The minute our team had made it into the playoffs, my husband had decided it best that he watch the Super Bowl alone. And I couldn't have agreed more, having watched my husband go through an entire regular season with the emotional ups and downs of a teenage girl. So with the house empty on that Super Bowl Sunday, he could scream all he wanted at Brady's beautiful bone structure and Eli's goofy grin, without anybody else having to hear. Except that is, for our poor cat Bob, who I can only imagine had quickly ducked under the bed, the minute the Giants had scored that devastating touchdown. I remember at one point, thinking in vain, that it might have been nice if the NFL had not reached an agreement after all, and October through February had been filled with something other than blood, sweat, and tears. But alas, none of that mattered anymore, as I headed home to my husband, bracing for the weepy mess of red, white and blue that I absolutely expected to find in the middle of our living room. And as I got to our door, and turned the handle ever so slightly, there my husband was, a bucket of anxiety drenched in a thick layer of perspiration and mucus, watching the television like a bloodshot-eyed zombie. And as he turned his head ever so slightly to acknowledge my presence, he seemed only seconds away from bursting into tears, looking like somebody very close to him had just recently died. But I guess, in his mind, somebody had.
So after all the drama of that very disastrous Sunday, it made me wonder why we put so much of ourselves into these teams. Why do we care so much about a group of overpaid athletes who don't even know we exist? A group of guys who only tend to play their emotions to the camera, until they are ultimately swept away in their private jets with their supermodel wives, joyfully spending their millions and millions until the legalities of their contracts force them onto the field once again.

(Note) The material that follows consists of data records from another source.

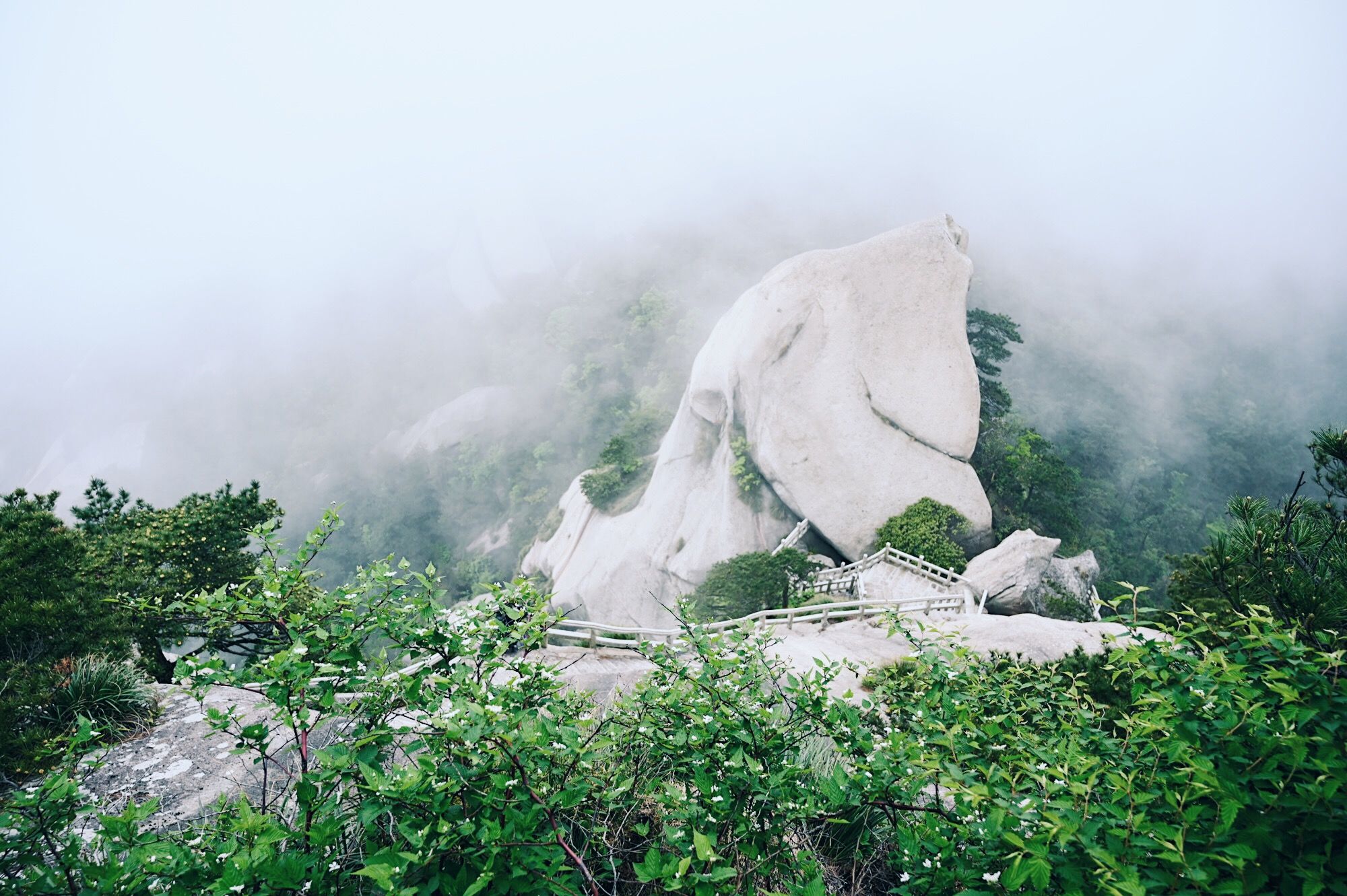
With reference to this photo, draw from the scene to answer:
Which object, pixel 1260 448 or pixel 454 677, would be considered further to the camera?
pixel 1260 448

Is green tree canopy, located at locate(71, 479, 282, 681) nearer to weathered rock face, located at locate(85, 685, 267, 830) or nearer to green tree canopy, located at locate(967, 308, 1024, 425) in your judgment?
weathered rock face, located at locate(85, 685, 267, 830)

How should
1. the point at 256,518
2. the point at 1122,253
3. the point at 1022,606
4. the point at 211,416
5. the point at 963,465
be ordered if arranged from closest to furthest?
the point at 256,518, the point at 1022,606, the point at 963,465, the point at 1122,253, the point at 211,416

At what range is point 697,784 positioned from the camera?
2.59m

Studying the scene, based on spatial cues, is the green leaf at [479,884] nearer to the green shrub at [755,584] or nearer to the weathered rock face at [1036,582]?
the green shrub at [755,584]

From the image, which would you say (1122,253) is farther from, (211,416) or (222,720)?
(211,416)

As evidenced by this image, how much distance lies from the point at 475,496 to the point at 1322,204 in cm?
10120

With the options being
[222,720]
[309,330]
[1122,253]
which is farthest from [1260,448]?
[309,330]

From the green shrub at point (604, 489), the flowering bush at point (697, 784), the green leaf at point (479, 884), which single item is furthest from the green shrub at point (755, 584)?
the green leaf at point (479, 884)

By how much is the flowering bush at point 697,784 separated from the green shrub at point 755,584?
1522 cm

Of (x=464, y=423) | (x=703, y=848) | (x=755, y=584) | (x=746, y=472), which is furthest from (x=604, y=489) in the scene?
(x=464, y=423)

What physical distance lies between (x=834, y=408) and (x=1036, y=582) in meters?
9.26

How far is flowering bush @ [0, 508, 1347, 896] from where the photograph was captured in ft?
6.31

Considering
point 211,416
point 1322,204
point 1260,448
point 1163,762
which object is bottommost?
point 1260,448

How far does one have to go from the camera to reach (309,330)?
83250 mm
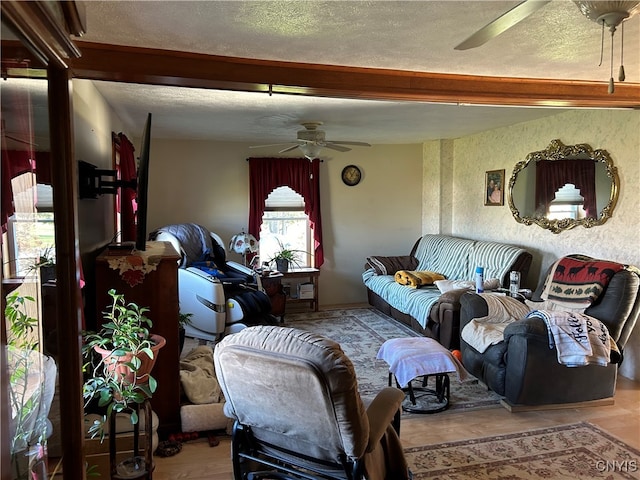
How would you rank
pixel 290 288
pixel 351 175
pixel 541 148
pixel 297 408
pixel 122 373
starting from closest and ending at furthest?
1. pixel 297 408
2. pixel 122 373
3. pixel 541 148
4. pixel 290 288
5. pixel 351 175

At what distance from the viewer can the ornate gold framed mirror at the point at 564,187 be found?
416cm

But what I've ultimately realized, is that those faces on the field, aren't really what matter to us, and what it all comes down to is connections. Connections to our families, our hometowns, everybody and everything that has helped define who we are and where we've come from. Maybe we have since moved away and it's the only thing that reminds us of home. Or maybe a Sunday afternoon of football was the only way we could connect with our fathers during our childhood. However it started, its beautiful poison will always and forever flow through our veins, as we eventually grow into old men and women, watching our teams win and lose over and over and over again. And with every touchdown, every home run, every goal, something deep inside our souls will continue to remind us of a certain goodness that we had once felt back in our youth.
For me it's those cold Sunday evenings that I'd spend with my family back in Boston. It was the time of year where the air was just starting to get crisp, and the sting of winter's eagerness was just strong enough to make the skin on your hands feel red and raw. My mother would always bake an apple pie as we'd cozily huddle under afghans and pillows, watching our Patriots charge down the field. And as we'd sit together as a family on those chilly Sunday evenings, eating and cheering and laughing throughout the game, one couldn't help but experience a magical connection. A connection so remarkable, you couldn't help but feel anything but lucky, that such a gift had come your way.